Quindi occorre lavorare con grande lena, apertura, approfondimento.
Sarebbe quanto mai importante se ci fosse un appuntamento grande e nazionale promosso questa volta in forma unitaria, da movimenti e soggetti politici.
Altrettanto importante una dimensione europea come quella proposta dall’appello Stop ReArm proposto da Transform!Europa e tanti altri.
Iniziative per un rilancio di una logica alternativa a quella della orrenda risoluzione sulla difesa comune approvata dal PE recentemente e che poggino invece sulla proposta, avanzata anche da un appello delle Fondazioni Di Vittorio e Basso, dal CRS e dai costituzionalisti per la democrazia, di una nuova Helsinki, a 50 anni dalla prima che, in piena guerra fredda, riuscì a convenire sulla idea di sicurezza comune, di contenimento dei conflitti, di legalità internazionale, cooperazione e diritti. Un quadro opposto a quello proposto oggi.
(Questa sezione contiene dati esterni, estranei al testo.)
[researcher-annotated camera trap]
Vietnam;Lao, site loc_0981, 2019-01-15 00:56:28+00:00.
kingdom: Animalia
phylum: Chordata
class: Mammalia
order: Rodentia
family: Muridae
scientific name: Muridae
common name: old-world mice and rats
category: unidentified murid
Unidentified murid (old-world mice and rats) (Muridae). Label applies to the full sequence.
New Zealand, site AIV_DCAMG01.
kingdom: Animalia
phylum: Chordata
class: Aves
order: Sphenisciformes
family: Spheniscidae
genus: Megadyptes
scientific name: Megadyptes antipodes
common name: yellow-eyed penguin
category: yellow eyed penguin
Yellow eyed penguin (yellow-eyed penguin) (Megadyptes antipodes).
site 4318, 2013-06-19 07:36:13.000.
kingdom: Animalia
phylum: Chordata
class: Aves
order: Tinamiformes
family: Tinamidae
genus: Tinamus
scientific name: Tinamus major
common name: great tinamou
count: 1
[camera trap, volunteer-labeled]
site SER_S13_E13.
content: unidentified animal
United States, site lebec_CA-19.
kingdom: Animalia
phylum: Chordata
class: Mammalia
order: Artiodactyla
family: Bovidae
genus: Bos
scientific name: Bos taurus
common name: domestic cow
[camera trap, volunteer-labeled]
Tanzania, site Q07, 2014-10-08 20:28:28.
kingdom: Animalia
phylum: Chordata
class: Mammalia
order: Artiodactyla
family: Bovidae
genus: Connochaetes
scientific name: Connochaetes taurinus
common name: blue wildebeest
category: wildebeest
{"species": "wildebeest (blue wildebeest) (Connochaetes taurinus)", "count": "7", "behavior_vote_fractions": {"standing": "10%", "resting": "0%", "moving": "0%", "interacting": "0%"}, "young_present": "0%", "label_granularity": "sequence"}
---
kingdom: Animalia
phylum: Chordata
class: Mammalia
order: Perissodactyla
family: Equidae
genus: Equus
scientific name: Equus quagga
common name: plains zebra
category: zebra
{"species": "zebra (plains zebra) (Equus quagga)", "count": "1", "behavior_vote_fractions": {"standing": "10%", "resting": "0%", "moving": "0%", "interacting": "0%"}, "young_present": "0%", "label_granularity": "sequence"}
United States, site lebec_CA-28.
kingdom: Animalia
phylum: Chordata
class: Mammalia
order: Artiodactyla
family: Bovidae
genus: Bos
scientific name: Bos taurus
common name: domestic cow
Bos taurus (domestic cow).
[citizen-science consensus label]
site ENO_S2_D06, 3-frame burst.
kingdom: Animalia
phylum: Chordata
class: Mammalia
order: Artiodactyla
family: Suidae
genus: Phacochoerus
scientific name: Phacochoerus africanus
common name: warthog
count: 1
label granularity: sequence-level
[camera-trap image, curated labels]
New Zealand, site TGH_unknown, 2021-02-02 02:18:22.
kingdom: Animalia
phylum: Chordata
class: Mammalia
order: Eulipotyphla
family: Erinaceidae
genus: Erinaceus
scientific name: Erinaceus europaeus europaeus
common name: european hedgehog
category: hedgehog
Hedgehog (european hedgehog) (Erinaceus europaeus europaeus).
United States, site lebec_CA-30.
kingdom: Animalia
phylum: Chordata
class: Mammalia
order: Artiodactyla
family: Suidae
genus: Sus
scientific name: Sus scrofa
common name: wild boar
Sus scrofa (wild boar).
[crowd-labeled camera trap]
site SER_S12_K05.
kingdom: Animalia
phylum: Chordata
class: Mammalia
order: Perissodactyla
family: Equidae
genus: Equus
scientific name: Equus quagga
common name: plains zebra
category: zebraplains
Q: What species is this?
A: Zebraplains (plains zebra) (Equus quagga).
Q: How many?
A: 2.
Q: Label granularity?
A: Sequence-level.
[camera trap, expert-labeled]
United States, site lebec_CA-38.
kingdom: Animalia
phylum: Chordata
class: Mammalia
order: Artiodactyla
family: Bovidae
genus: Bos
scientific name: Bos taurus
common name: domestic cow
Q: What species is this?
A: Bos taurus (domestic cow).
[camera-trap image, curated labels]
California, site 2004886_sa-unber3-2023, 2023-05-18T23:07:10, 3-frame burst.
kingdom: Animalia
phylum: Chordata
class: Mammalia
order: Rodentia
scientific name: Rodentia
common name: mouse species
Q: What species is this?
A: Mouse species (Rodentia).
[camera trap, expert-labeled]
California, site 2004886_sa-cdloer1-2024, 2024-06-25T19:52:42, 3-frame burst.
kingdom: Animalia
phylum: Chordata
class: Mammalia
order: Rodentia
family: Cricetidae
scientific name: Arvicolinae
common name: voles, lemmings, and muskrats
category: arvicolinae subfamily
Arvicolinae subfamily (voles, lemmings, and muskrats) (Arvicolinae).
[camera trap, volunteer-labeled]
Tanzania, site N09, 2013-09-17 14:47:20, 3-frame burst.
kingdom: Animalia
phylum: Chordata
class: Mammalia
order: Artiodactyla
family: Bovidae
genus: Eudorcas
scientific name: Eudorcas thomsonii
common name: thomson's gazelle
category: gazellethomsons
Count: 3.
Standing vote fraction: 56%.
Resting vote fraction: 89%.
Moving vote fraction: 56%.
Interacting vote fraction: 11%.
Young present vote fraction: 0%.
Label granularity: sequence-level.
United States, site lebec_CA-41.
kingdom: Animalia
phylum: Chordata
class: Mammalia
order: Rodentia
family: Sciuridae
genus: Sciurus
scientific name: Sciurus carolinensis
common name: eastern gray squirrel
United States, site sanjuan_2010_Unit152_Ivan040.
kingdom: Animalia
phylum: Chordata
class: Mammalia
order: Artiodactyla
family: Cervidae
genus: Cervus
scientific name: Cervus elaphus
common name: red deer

E servono iniziative anche contro le guerre economiche, che poi sono sociali (la lotta di classe rovesciata) che ora vedono i dazi arrivare dopo i dumping e i surplus esportativi e che chiedano una uscita da sinistra da Maastricht e dal patto di stabilità, per fare “burro e non cannoni” come invece fa la Germania e come propone il governo italiano.
C’è un intreccio di fondo tra le ragioni della pace e quelle sociali. Per questo serve un grande movimento di massa permanente e una sinistra che ne sia protagonista.